There is truth in this: our children are not being taught the importance of local history. Broadly throughout the education system children are encouraged to learn the facts and repeat them, facts that though important have greater significance than their simple existence.
History is the complex story of our becoming and when we distill from it that which we find most significant we ignore all else within it. We ignore our own biases based on our place within society. We ignore the race, class, and gender based circumstances that in many ways define our views. All of these power related issues that were ignored at the time have gone on to influence how we see that time. They are issues related to race gender and class that go beyond our history and in many ways define our current culture. They are issues that make the telling of our history difficult. How do you reveal to someone with racist, classist or sexist tendencies the history of these biases? It is not an easy thing to do, but it is also the goal that I see developing among those who wish to change how the fort is interpreted.
That said, I think that it is short sighted to ignore the importance of educating children. The reality that our history is controversial is not one that we will escape and the idea that children should have to face the same controversies that we are facing is inevitable as well. The problem is not that children are not going to understand the weight of the issue, the problem is that they are not asked to.
Many junior high English classes have units on the horrors of the Holocaust in which they read varied narrative experience of this tragedy and where in they learn the history and significance of this event. Why is it so hard to look at our own local history with the same discerning eye for differing experienced narrative. Why is it so hard to teach a tragedy whose repercussions continue to affect us?

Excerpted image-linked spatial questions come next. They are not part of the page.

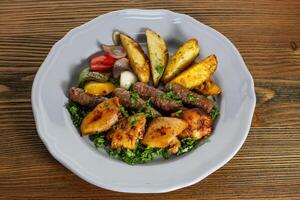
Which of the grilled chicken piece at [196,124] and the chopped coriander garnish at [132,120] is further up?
the chopped coriander garnish at [132,120]

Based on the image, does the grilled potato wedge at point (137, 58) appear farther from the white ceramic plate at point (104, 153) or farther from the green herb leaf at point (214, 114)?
the green herb leaf at point (214, 114)

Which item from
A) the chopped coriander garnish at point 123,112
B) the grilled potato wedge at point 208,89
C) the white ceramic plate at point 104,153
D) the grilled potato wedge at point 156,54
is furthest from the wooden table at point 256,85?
the grilled potato wedge at point 156,54

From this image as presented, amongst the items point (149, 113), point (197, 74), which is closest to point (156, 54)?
point (197, 74)

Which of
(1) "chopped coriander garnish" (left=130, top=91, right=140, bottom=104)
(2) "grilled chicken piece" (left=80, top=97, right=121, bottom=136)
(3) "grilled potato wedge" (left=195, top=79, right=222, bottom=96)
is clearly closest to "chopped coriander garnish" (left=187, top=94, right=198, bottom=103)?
(3) "grilled potato wedge" (left=195, top=79, right=222, bottom=96)

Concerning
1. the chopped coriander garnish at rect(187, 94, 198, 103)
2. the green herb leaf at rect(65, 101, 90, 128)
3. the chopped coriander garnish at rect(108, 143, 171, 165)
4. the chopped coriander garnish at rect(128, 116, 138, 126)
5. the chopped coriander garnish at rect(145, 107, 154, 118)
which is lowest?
the chopped coriander garnish at rect(108, 143, 171, 165)

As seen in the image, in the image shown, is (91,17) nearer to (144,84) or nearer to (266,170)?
(144,84)

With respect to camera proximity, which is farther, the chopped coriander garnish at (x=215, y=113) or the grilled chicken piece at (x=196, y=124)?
the chopped coriander garnish at (x=215, y=113)

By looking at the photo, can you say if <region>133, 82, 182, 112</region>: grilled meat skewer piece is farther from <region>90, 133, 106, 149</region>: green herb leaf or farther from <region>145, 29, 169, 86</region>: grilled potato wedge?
<region>90, 133, 106, 149</region>: green herb leaf
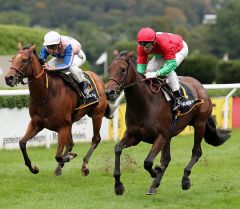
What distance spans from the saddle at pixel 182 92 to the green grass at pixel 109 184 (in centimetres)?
86

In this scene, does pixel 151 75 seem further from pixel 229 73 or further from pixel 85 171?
pixel 229 73

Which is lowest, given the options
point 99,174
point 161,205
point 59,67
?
point 99,174

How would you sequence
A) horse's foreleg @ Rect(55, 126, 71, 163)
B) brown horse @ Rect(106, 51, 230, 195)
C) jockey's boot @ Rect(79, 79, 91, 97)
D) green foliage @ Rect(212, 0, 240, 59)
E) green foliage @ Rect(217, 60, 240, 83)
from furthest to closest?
green foliage @ Rect(212, 0, 240, 59)
green foliage @ Rect(217, 60, 240, 83)
jockey's boot @ Rect(79, 79, 91, 97)
horse's foreleg @ Rect(55, 126, 71, 163)
brown horse @ Rect(106, 51, 230, 195)

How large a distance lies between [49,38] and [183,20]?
119 metres

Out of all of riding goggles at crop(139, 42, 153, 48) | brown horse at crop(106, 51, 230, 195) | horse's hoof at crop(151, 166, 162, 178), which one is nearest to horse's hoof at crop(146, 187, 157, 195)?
brown horse at crop(106, 51, 230, 195)

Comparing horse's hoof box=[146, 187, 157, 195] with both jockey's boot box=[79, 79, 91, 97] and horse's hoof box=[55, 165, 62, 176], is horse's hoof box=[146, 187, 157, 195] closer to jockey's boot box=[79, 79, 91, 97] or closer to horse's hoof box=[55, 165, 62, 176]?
horse's hoof box=[55, 165, 62, 176]

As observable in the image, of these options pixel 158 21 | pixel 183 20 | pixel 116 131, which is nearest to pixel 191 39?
pixel 158 21

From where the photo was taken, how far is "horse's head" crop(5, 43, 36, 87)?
7.44 meters

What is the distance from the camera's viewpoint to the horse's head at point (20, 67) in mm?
7441

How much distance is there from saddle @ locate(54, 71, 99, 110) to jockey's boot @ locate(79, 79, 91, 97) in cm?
5

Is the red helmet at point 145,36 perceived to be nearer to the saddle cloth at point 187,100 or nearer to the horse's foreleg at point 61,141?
the saddle cloth at point 187,100

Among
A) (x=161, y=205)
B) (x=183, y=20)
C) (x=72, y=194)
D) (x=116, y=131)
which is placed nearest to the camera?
(x=161, y=205)

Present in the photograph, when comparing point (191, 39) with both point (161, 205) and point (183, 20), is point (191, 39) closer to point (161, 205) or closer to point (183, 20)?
point (183, 20)

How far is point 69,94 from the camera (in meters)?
8.57
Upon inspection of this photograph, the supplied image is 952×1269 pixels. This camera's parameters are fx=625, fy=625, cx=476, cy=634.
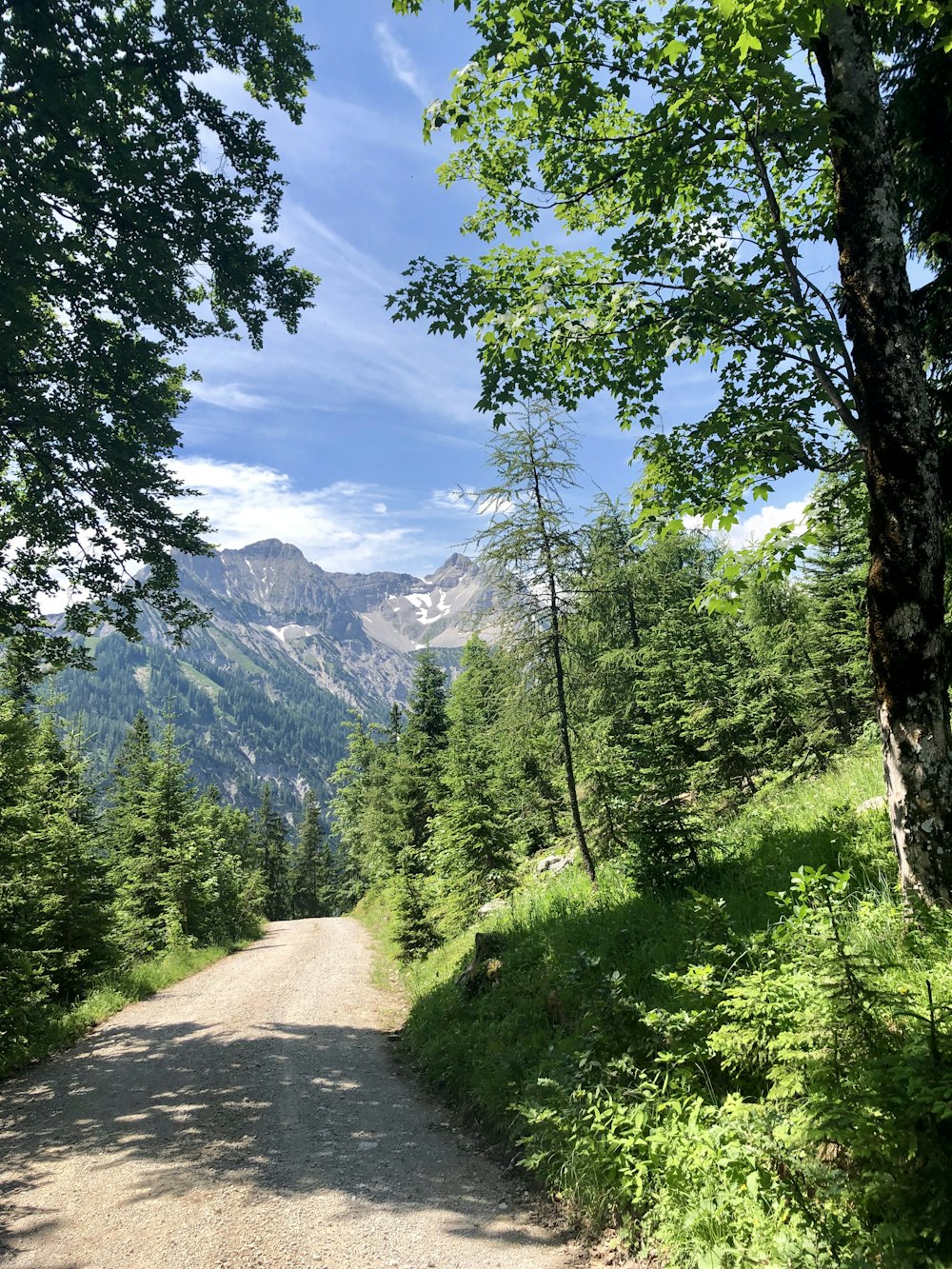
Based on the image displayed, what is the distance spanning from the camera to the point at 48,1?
32.6 feet

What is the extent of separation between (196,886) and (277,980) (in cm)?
789

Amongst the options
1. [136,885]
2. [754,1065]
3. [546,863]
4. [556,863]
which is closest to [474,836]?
[556,863]

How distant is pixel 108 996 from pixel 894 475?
681 inches

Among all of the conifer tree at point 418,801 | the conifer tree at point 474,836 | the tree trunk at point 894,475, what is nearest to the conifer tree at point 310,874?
the conifer tree at point 418,801

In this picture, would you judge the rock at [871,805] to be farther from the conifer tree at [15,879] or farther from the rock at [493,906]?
the conifer tree at [15,879]

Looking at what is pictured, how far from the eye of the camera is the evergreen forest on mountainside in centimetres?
412

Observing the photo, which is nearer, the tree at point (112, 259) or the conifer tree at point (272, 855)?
the tree at point (112, 259)

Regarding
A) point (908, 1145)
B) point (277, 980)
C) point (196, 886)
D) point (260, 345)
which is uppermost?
point (260, 345)

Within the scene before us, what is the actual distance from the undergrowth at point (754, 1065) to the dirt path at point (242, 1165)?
2.75 feet

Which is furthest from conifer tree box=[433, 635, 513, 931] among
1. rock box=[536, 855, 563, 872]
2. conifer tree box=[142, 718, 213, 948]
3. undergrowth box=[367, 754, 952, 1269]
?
conifer tree box=[142, 718, 213, 948]

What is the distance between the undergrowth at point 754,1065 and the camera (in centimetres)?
323

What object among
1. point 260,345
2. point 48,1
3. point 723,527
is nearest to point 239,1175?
point 723,527

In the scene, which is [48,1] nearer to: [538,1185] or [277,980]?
[538,1185]

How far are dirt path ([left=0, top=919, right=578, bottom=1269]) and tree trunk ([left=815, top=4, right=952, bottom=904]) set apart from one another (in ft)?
14.6
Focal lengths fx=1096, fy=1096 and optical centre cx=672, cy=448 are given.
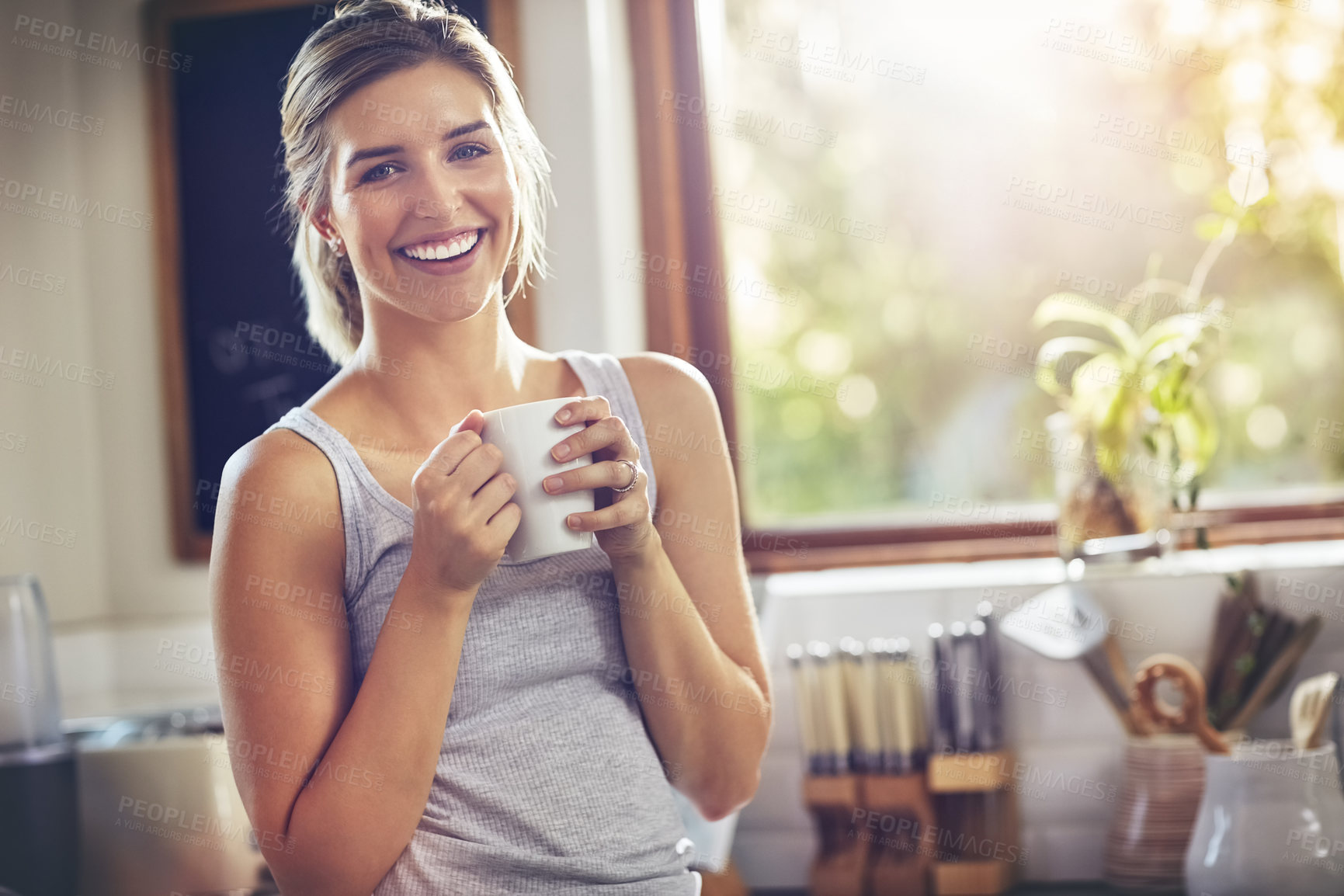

This brings up more questions: Why are children expected to swallow a dominant narrative defined by what those in power? For that matter why do we all expect our history to be hand fed to us by interpretative centers or “via our cellphones.”
They used to sell some great saltwater taffy at the fort, do they still sell that?
In my experience, teaching about the fur trade at various sites and events such as Grand Portage, Ft William, Eagle Rive, Folle Avoine, and so on, the public (both adult and children) are very capable of understanding and thinking about the very complex set of actions, events and relationships that made up this part of our early history. The other interpreters I work with, both white and Native, don’t “sugar coat” history, nor do we paint one partner or the other in the trade as villains or heroes.
That said, school children dominant most events because: 1) they have time during the day to take field trips and this is part of school curriculum, 2) for some sites this is a big money maker, and/or 3) our culture relegates our past “to the kids” so adults don’t have to consider it.
At least one or two programs I teach with are supported by the local Native community (ex. the Potawatomi in the Eagle River WI area). They fund this educational program because they believe that this history is integral to understanding who we are today and how/why things are they way they are.
As to Fort Snelling, the history there is indeed complex and not a bit vexing. Tearing it down wouldn’t accomplish much. It’s a physical fact. Better to use its physical existence as an opportunity to examine the rich, and oft times very painful, history of our state.